Hey,
There are so many things I wanted to say. I do say some of it now, but it’s all in my head and to myself. I still miss you so much. And talking to myself… it’s not the same as talking to you.
I know what the real state of the dead is… that you’re literally resting in peace. And like all people who are in a deep sleep, completely unaware of anything.
I know what the Bible states…
- Ecclesiastes 9:5 – “the living know that they will die, but the dead know nothing at all…”
- Ecclesiastes 9:10 – “Whatever your hand finds to do, do with all your might, for there is no work nor planning nor knowledge nor wisdom in the Grave, where you are going.”
And because of knowing this, I also know that destiny and fate didn’t take you away. I know God is a God of love, and would never have done something so cruel. Both of us have had to deal with consequences of coincidences.
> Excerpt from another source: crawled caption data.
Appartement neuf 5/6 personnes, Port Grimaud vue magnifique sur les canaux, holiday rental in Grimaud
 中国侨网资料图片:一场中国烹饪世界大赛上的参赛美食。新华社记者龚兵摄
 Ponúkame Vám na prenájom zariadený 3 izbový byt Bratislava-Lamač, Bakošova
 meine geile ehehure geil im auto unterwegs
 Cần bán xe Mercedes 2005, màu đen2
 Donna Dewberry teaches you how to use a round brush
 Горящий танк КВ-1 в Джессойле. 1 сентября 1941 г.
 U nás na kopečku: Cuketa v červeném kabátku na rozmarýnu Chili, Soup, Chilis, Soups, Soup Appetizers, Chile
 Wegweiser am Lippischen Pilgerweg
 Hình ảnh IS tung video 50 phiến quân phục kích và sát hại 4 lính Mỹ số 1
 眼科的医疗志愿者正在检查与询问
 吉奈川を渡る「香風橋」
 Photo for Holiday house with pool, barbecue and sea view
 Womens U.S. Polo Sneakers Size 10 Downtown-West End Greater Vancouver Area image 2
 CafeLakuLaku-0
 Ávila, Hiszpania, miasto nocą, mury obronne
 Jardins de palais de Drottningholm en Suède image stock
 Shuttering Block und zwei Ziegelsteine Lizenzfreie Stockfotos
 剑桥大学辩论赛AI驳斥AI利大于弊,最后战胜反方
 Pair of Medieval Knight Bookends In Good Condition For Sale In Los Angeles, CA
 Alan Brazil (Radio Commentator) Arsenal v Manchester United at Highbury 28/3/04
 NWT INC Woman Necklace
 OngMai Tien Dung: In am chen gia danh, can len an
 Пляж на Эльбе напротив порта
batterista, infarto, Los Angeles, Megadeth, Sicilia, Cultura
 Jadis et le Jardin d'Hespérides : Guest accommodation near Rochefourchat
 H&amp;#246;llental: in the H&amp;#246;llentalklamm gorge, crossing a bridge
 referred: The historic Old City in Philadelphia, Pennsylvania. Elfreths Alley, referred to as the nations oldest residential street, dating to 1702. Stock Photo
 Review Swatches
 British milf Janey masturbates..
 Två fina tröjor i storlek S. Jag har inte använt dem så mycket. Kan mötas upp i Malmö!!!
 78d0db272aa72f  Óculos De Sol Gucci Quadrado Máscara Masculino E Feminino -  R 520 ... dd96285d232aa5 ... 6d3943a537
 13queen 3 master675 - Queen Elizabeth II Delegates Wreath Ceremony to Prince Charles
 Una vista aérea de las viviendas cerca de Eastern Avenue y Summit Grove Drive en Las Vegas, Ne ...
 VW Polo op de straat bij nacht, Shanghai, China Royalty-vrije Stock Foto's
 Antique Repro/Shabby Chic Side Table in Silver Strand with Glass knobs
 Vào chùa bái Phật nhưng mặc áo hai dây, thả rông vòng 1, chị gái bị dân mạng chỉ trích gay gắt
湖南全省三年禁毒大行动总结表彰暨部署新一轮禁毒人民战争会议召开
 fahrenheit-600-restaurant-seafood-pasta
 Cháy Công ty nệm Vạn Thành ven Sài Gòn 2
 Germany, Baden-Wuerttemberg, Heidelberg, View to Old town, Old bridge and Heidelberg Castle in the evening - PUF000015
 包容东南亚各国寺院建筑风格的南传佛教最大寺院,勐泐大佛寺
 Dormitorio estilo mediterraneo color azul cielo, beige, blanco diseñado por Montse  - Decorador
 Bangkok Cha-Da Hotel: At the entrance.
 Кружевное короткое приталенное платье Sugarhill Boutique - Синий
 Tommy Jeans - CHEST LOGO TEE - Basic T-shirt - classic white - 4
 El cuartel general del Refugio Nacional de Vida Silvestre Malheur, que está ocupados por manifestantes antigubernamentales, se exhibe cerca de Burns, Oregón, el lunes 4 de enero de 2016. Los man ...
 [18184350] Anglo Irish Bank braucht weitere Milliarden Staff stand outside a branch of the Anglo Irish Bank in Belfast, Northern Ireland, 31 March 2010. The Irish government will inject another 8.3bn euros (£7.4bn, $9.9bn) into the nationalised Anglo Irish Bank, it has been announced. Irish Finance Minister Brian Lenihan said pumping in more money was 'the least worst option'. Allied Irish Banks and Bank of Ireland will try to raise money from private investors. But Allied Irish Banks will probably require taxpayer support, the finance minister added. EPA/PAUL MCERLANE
- Ecclesiastes 9:11 – “I have seen something further under the sun, that the swift do not always win the race, nor do the mighty win the battle, nor do the wise always have the food, nor do the intelligent always have the riches, nor do those with knowledge always have success, because time and unexpected events overtake them all.”
I’m so glad I could make you understand before you went to sleep. You were stubborn at first, of course, which would have been a surprise to people who knew you to be mild in temperament.
- Mild didn’t mean you didn’t have a voice.
- Mild didn’t mean that you would buckle or break.
- Mild meant you were just biding your time.
And I watched as your grief turned into a sometimes …quivering… peace. You hurt so much when we lost your parents. I call them your parents because they were. It doesn’t mean they weren’t my grandparents, but I can’t diminish the fact that if they had not been my grandparents, you would not have been my mother. With all the problems and flaws you had, you were still my mom at the end of the day.
So, while I was brokenhearted when I learned you’d breathed your last, I had a brief moment of overwhelming relief. Because I knew what went on in your mind… I knew how mental illness was pulling at the woman who had once been so giddy and excitedly chattered over music, singing and baking… the same woman that dad spoke of—who he could just sit in the dining room with, look at for hours… talking without words. Just quietly eating your meals.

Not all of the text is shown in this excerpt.